- **Task instructions**: Using the employment agreement amendment below, explain in one to three sentences why Teladoc and the executive enter into this amendment and what they agree to in exchange.

Amendment No. 1 to Amended and Restated Executive Employment Agreement, dated October 29, 2019, by and between Teladoc Health, Inc. and Jason Gorevic
Exhibit 10.2
AMENDMENT NO. 1 TO EXECUTIVE EMPLOYMENT AGREEMENT
This Amendment No. 1 to Amended and Restated Executive Employment Agreement (this “Amendment”), by and between Teladoc Health, Inc., a Delaware corporation (“Teladoc”), and Mr. Jason Gorevic, an individual resident in the State of New York (“Executive”), is made as of October 29, 2019.
Recitals
A. Teladoc and Executive are parties to that certain Amended and Restated Executive Employment Agreement, dated as of June 16, 2015, as modified by that certain Waiver of Good Reason, dated November 1, 2017 (the “Agreement”).
B. Teladoc and Executive desire to make certain changes to the Agreement, as set forth in this Amendment.
Terms and Conditions
In consideration of the mutual covenants contained herein, along with other good and valuable consideration, the receipt and sufficiency of which are hereby acknowledged, the parties hereto, intending to be legally bound, hereby agree as follows:
1. Amendments.

- **Material**:
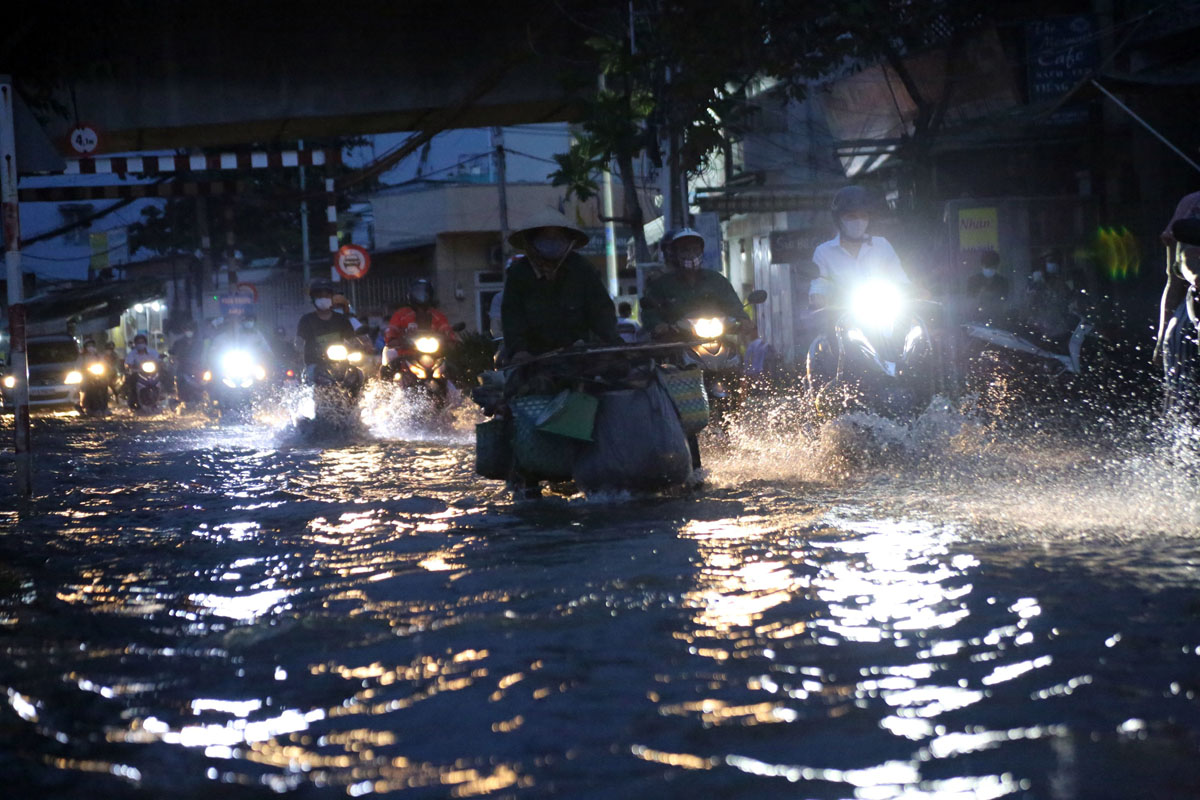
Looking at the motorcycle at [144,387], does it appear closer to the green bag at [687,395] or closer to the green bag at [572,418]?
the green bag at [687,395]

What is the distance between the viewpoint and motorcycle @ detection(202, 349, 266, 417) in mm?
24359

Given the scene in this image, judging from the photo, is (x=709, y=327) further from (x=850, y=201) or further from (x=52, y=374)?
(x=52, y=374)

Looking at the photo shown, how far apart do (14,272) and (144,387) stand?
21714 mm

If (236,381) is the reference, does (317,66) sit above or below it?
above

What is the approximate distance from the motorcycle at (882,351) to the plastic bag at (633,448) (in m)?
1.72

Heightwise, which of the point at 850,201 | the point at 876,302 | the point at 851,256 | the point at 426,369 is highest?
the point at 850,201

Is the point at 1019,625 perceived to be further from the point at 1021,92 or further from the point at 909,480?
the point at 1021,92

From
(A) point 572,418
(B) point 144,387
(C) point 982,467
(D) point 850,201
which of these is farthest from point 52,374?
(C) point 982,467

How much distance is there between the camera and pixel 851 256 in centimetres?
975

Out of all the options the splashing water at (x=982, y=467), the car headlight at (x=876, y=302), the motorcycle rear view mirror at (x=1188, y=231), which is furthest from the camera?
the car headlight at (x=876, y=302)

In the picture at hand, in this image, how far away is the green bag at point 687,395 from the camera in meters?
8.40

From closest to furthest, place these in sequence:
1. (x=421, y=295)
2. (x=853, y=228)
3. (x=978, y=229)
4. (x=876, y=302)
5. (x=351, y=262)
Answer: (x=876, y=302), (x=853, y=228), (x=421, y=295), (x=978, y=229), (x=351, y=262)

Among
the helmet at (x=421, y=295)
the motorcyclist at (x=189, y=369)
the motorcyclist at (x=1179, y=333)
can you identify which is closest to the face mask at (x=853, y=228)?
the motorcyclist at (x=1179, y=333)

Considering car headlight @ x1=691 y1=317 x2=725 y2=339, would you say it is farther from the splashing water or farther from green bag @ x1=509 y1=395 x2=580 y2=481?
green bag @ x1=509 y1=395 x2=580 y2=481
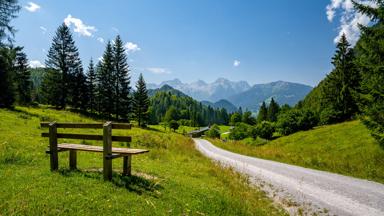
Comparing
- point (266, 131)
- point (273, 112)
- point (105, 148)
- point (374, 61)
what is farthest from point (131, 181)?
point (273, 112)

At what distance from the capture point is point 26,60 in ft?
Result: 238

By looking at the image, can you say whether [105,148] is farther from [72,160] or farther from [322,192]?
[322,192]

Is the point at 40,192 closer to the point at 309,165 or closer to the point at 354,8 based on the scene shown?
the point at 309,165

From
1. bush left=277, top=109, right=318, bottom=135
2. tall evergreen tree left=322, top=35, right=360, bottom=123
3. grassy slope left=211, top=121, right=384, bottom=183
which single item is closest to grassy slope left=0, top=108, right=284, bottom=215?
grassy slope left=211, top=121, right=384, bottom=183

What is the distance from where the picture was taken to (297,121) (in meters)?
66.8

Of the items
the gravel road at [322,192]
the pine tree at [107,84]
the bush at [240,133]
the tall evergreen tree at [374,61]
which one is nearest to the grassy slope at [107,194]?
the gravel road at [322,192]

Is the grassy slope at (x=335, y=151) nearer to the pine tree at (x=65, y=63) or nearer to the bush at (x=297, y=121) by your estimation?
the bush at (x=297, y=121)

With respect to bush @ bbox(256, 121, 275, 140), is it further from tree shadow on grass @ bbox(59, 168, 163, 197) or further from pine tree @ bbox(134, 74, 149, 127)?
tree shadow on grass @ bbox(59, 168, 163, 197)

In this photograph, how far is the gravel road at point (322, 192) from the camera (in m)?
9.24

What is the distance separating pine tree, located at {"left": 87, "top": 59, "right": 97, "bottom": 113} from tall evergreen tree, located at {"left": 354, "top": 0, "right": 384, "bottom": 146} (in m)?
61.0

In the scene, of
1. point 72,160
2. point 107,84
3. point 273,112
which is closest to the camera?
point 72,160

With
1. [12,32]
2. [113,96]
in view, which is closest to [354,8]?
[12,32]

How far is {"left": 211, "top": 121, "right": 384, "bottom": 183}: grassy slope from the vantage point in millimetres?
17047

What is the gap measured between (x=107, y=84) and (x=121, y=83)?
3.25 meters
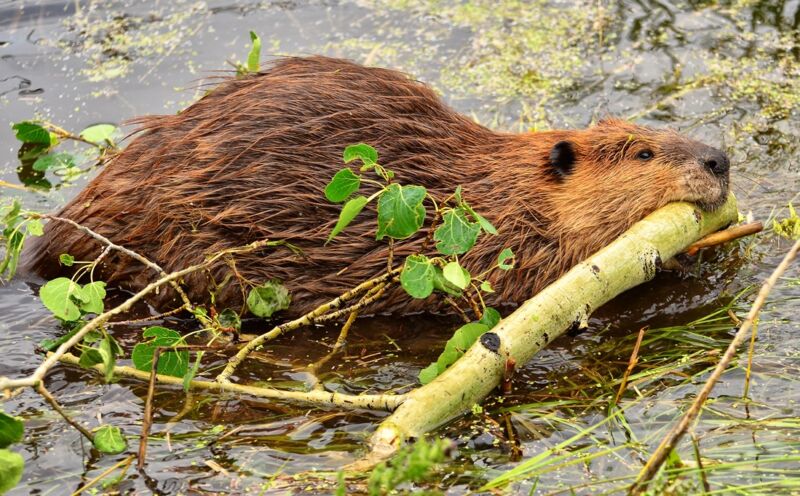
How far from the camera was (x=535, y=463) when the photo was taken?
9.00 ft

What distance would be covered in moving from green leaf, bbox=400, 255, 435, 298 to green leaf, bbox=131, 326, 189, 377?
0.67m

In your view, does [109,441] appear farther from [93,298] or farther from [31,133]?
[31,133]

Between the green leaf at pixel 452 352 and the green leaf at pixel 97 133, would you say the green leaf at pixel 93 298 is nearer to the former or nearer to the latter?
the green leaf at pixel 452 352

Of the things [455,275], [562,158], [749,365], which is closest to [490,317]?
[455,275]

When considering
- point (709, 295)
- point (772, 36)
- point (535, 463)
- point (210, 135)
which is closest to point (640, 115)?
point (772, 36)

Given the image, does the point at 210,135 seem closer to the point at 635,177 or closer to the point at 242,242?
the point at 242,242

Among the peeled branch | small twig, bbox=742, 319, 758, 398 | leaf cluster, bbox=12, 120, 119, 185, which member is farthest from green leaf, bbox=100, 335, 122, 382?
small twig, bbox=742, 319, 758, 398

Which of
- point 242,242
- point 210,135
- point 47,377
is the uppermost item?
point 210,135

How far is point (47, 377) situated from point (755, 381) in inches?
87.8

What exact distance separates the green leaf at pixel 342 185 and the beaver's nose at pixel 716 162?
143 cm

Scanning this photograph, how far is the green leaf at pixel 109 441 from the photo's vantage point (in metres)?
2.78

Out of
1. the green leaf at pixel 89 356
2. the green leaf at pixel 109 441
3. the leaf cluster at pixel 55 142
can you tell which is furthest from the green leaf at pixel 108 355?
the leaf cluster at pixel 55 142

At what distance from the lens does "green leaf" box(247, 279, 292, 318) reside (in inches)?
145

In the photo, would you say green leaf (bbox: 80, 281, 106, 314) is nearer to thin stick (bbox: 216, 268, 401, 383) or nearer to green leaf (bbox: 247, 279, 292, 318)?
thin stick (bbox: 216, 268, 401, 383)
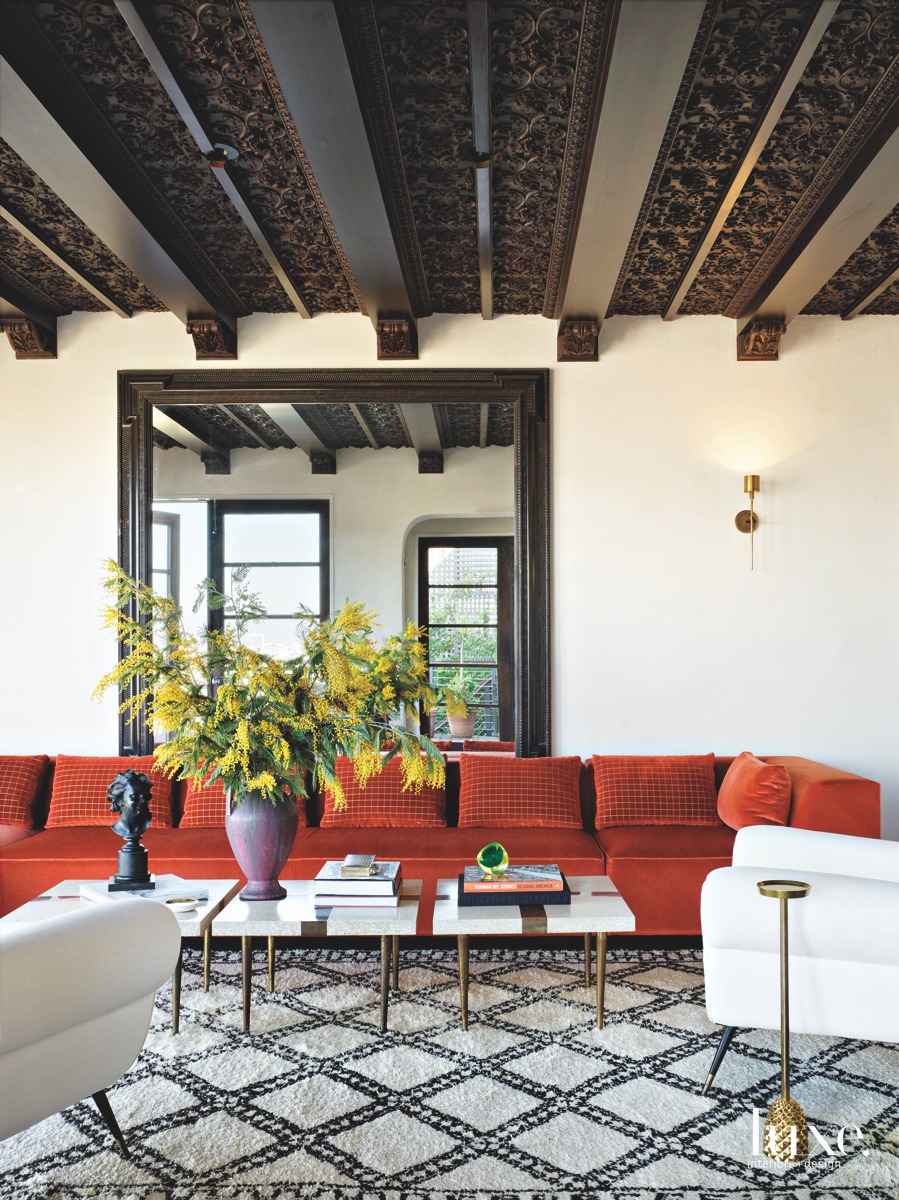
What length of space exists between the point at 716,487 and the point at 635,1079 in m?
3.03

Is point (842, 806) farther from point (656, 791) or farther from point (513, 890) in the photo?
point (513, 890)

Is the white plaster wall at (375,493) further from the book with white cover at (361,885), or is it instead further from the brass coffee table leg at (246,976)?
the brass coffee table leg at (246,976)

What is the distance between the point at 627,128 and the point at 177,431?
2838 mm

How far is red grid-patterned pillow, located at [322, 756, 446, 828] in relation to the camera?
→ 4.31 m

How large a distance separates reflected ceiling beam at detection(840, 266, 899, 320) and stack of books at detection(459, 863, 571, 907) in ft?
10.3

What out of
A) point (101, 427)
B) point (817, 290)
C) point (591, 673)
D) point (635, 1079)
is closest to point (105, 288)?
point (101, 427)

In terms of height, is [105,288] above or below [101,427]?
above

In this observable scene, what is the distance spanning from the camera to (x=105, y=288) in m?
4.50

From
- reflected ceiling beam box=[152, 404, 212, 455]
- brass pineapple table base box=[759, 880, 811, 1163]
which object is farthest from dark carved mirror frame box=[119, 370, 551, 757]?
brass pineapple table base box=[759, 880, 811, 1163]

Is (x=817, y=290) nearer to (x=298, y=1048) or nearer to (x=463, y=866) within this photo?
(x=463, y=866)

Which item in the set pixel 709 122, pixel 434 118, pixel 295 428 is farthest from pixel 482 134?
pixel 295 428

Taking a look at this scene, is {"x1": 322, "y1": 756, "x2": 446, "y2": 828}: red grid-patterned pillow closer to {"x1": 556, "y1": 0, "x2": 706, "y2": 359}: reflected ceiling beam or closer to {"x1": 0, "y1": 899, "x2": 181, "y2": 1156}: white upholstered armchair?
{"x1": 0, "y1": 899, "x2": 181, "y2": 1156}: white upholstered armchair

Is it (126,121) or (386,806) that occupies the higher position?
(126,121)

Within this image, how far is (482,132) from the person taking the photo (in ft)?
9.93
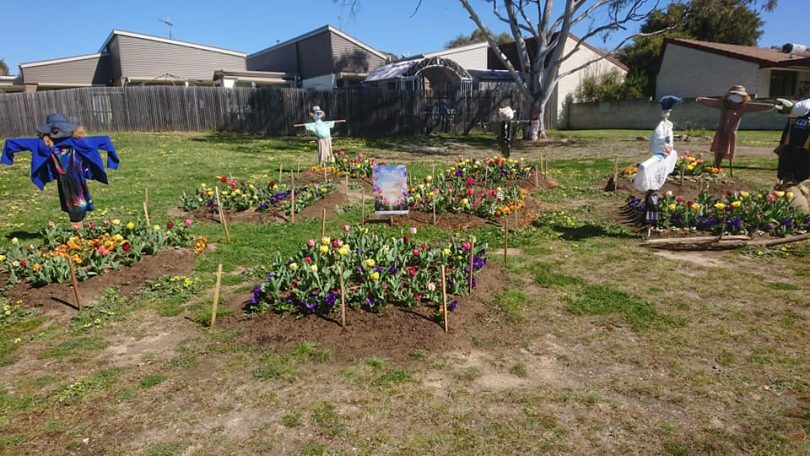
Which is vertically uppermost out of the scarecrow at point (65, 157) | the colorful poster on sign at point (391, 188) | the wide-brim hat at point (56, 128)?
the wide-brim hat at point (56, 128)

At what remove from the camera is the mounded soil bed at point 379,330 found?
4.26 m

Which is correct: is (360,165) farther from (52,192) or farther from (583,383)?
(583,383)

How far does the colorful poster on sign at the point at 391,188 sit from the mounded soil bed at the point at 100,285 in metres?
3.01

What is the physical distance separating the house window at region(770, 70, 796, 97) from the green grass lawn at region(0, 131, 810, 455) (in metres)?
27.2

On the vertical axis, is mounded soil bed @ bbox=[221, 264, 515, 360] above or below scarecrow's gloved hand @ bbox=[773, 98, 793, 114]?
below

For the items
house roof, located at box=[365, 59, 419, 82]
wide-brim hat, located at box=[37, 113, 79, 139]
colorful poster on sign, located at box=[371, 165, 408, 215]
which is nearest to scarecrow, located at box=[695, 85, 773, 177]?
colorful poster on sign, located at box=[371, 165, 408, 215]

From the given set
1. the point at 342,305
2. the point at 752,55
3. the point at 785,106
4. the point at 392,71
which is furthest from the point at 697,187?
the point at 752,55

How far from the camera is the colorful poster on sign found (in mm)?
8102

- **Exercise output**: According to Recital B, Teladoc and the executive want to make certain changes to their Amended and Restated Executive Employment Agreement of June 16, 2015, as modified by the Waiver of Good Reason of November 1, 2017. They agree to the terms in consideration of the mutual covenants in the amendment and other good and valuable consideration, whose receipt and sufficiency they acknowledge.